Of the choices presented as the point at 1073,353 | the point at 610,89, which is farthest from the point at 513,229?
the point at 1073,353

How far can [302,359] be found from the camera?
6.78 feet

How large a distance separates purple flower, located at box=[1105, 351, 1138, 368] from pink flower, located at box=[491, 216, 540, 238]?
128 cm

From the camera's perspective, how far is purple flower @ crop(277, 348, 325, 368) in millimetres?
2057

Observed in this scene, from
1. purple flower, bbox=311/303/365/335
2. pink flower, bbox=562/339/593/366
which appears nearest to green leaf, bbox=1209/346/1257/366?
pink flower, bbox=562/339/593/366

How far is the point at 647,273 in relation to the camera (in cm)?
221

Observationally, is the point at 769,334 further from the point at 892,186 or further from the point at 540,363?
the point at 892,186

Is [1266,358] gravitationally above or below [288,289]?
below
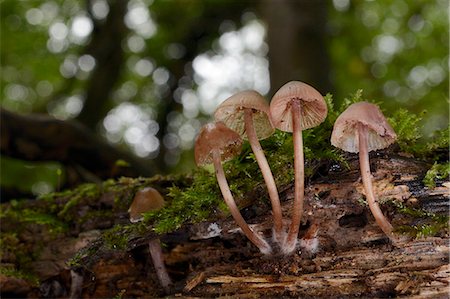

■ ■ ■ ■ ■ ■ ■

**The problem:**
Rewrite the material from the line holding "How far is the" through the end of the material, inclusive, as a Markdown table with the columns Row and Line. Number each line, skip blank lines, and leave the pictures out.

**Reply to the task:**
| Row | Line |
|---|---|
| 1 | How far is the point at 647,273 in relation to the camera (in cm)? |
| 2 | 221 |
| 3 | Observationally, is the point at 769,334 further from the point at 892,186 or further from the point at 540,363? |
| 4 | the point at 892,186 |
| 5 | Is [1266,358] gravitationally above or below [288,289]? |
| 6 | below |